WHAT THE EXERCISE ASKS - Every line of the data below should be retyped exactly, with no images carried over.

MATERIAL PROVIDED -

****************

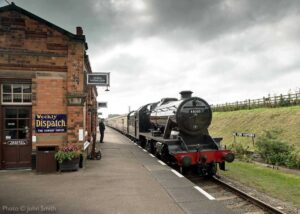 """""""An afternoon arrival... Stanier Class 8 48305 arrives at Quorn & Woodhouse with a passenger train in September 2020."""" - Photo © John Smith."""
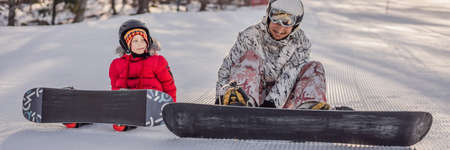 Dad teaches son snowboarding. Activities for children in winter. Childrens winter sport. Lifestyle BANNER, LONG FORMAT 免版税图像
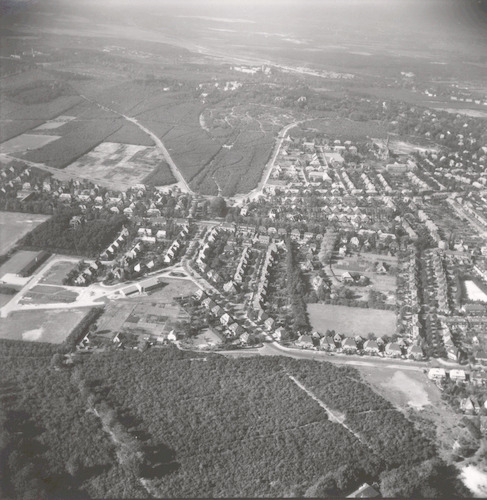 Luchtfoto vanaf het bos Nimmerdor in oostelijke richting. Direkt achter het bos rechts de Stephensonstraat en links de Buurtweg. Op de achtergrond het Bergkwartier.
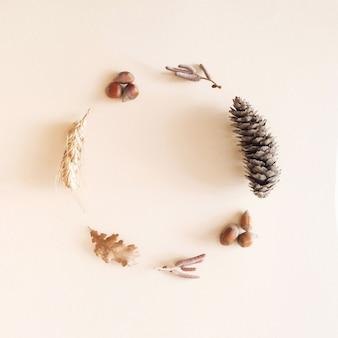 Jesienna dekoracja ułożona w okrąg. szyszka, orzech laskowy, liść, ziarno na kremowym tle. pastelowy przyjemny upadek koncepcja z miejsca na kopię.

****************

YOUR RESPONSE -
 """""""An afternoon arrival... Stanier Class 8 48305 arrives at Quorn & Woodhouse with a passenger train in September 2020."""" - Photo © John Smith."""
 Dad teaches son snowboarding. Activities for children in winter. Childrens winter sport. Lifestyle BANNER, LONG FORMAT 免版税图像
 Luchtfoto vanaf het bos Nimmerdor in oostelijke richting. Direkt achter het bos rechts de Stephensonstraat en links de Buurtweg. Op de achtergrond het Bergkwartier.
 Jesienna dekoracja ułożona w okrąg. szyszka, orzech laskowy, liść, ziarno na kremowym tle. pastelowy przyjemny upadek koncepcja z miejsca na kopię.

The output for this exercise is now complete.